Task to complete:
Write each line exactly as it stands, from the line containing "Location de vacances" through the end of the data.

Information:

==========

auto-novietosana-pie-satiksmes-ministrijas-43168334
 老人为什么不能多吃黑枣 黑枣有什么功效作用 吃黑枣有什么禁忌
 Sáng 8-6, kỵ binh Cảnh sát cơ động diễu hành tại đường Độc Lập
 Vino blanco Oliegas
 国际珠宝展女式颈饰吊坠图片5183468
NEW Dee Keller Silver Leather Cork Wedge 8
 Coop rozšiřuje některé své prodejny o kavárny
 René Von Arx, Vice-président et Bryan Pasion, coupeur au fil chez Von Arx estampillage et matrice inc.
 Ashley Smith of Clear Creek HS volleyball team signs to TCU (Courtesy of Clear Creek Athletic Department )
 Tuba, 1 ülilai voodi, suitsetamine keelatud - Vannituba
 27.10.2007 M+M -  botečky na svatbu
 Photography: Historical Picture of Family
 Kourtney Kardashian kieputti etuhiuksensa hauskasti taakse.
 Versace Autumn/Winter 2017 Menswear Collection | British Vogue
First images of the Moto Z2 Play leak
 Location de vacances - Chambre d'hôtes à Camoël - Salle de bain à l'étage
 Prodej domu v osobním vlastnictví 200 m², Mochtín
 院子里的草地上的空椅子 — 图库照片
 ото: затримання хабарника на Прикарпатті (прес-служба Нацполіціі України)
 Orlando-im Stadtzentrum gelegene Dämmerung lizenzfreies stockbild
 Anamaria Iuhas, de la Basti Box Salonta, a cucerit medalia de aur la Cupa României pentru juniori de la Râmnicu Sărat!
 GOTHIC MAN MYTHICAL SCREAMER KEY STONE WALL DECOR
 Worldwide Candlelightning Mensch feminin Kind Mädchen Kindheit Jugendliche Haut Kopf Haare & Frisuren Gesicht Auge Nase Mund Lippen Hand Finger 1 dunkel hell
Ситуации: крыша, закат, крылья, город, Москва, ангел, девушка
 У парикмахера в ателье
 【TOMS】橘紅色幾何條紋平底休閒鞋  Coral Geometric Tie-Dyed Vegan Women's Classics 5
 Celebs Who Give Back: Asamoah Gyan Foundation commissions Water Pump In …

==========

Solution below:
 Location de vacances - Chambre d'hôtes à Camoël - Salle de bain à l'étage
 Prodej domu v osobním vlastnictví 200 m², Mochtín
 院子里的草地上的空椅子 — 图库照片
 ото: затримання хабарника на Прикарпатті (прес-служба Нацполіціі України)
 Orlando-im Stadtzentrum gelegene Dämmerung lizenzfreies stockbild
 Anamaria Iuhas, de la Basti Box Salonta, a cucerit medalia de aur la Cupa României pentru juniori de la Râmnicu Sărat!
 GOTHIC MAN MYTHICAL SCREAMER KEY STONE WALL DECOR
 Worldwide Candlelightning Mensch feminin Kind Mädchen Kindheit Jugendliche Haut Kopf Haare & Frisuren Gesicht Auge Nase Mund Lippen Hand Finger 1 dunkel hell
Ситуации: крыша, закат, крылья, город, Москва, ангел, девушка
 У парикмахера в ателье
 【TOMS】橘紅色幾何條紋平底休閒鞋  Coral Geometric Tie-Dyed Vegan Women's Classics 5
 Celebs Who Give Back: Asamoah Gyan Foundation commissions Water Pump In …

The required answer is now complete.